WHAT THE TASK ASKS → Each line of the data below holding the word "objects" must be copied.

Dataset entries
*** Begin section ***
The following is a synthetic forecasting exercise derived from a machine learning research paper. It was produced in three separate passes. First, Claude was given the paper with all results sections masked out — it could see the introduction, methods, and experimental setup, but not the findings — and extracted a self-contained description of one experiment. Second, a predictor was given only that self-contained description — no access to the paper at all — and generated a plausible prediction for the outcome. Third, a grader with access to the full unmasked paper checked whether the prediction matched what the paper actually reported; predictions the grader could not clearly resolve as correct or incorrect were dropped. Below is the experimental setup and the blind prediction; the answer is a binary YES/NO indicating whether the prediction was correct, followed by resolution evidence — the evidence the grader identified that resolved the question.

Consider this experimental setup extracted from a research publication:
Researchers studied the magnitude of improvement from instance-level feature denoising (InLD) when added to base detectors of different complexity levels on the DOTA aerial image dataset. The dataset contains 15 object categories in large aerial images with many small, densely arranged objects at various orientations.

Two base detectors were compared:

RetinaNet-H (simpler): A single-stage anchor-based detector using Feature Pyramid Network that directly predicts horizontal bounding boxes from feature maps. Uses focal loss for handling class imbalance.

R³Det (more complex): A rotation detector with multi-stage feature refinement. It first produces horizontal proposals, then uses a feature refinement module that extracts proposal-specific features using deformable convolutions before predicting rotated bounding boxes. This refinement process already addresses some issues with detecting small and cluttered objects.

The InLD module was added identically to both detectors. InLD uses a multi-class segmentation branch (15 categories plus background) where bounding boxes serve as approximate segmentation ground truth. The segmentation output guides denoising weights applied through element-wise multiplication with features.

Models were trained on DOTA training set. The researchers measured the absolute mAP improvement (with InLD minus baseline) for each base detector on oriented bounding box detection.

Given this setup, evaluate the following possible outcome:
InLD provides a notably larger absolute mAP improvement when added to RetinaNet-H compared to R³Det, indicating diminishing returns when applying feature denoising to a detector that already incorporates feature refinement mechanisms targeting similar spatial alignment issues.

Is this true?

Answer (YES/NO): NO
*** End section ***
EXERCISE ANSWER →
Researchers studied the magnitude of improvement from instance-level feature denoising (InLD) when added to base detectors of different complexity levels on the DOTA aerial image dataset. The dataset contains 15 object categories in large aerial images with many small, densely arranged objects at various orientations.
R³Det (more complex): A rotation detector with multi-stage feature refinement. It first produces horizontal proposals, then uses a feature refinement module that extracts proposal-specific features using deformable convolutions before predicting rotated bounding boxes. This refinement process already addresses some issues with detecting small and cluttered objects.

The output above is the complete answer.